Before you give him too much credit, recall that this also took place on his watch. 09/10 Budget Impact on PRes - Unit stand-downs, Class B Freeze, and so on!


The Canadian Forces as a whole, and not just the army, is resistant to policy changes and reform. Firstly, it receives its marching orders from civilian governments which are by nature resistant to reforms and second, it is internally managed by a committee system that limits resource allocation, the vast bulk of which is tied up in maintaining the status quo structure

This gets to my point above about the issues that any MND would face. Disinterest in security has all-party consensus in Canada. Governments are willing to tolerate it as a necessary evil, but they aren't willing to make any major sacrifices for national defence. Historically, almost nobody has improved their political career by an appointment as MND, but it has been a good place to get tied up in trouble or a scandal. That's not an incentive system that leads to bold decision making.

Leslie's grandfather, Andrew McNaughton, is somewhat illustrative of this. He couldn't even get into Parliament. Despite being an MND in wartime, he lost two elections and never sat as an MP.
 
Leaders build vision and continuity of effort beyond their tenure.

The Army suffers from continually having commanders, not leaders.
plenty of managers to manage managing though. It goes to our risk adversion we don't wanna make the decision so we stand up a position to make it for us.
 
Making a decision is easy. Seeing it through beyond your tenure is where leadership is needed. Lots of "the system" problems are more "we failed to have a long term plan to see this through".

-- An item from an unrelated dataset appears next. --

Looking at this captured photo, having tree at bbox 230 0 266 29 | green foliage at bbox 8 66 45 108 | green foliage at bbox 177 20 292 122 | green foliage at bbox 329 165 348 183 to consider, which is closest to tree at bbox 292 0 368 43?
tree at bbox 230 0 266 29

Too bad there is no mechanism to get the RCN, RCAF, RRCA, RCAC, RCIC all the other Royal Entities all working to the same plan.
 
We need to more than double our equipment spending to get to the NATO target for equipment. The bureaucracy needs to get a lot more agile if we are going to get there. There are a lot of projects with significant momentum that are funded to a fraction the of their requirement; if he can figure out how to top-up funds to full scope faster than a multi-year pan-CAF capital investment review then he might get CAF on track to 0.4% GDP for equipment.
 
By reducing our overall GDP?

Seems Legit Martin Freeman GIF
 
Good point. If we are too lax on immigration control and passports sooner or later "friends" will start demanding visas as well as passports.
I'm waiting for this to occur. I give it a 50/50 chance over the next 5-8yrs from happening.
As someone with both US and Canadian citizenship it won't effect me but it will devastate border cities, tourism and our economy.
 
I'm waiting for this to occur. I give it a 50/50 chance over the next 5-8yrs from happening.
As someone with both US and Canadian citizenship it won't effect me but it will devastate border cities, tourism and our economy.
It'll never happen. Way too much of the US economy relies on easy travel with Canada. It would be political suicide for any president as major major industries and states will lobby the shit outta that one. Canada is the main trading partner for 40% of the US states.
 
I can be so sure, it would be economic and political suicide to hamper trade with their major commodity market. A ton of US industry also relies on back and forth supply lines between the countries.
Waivers for drivers happened in COVID.
 
I can be so sure, it would be economic and political suicide to hamper trade with their major commodity market. A ton of US industry also relies on back and forth supply lines between the countries.
Canadians do not have a 'right' to enter the US, just like Americans don't have a 'right' to enter Canada.
When you enter another Country you are in fact a 'guest' in their house and must follow their laws and customs. A person or a country can make a decision at any time to limit the guests or the numbers of guests coming into their house, its their right to do so.
The US could easily decide to do this. Look at what the Europeans within the EU have done to us and the Americans starting next year -


This could easily, easily be applied here by the Americans to us.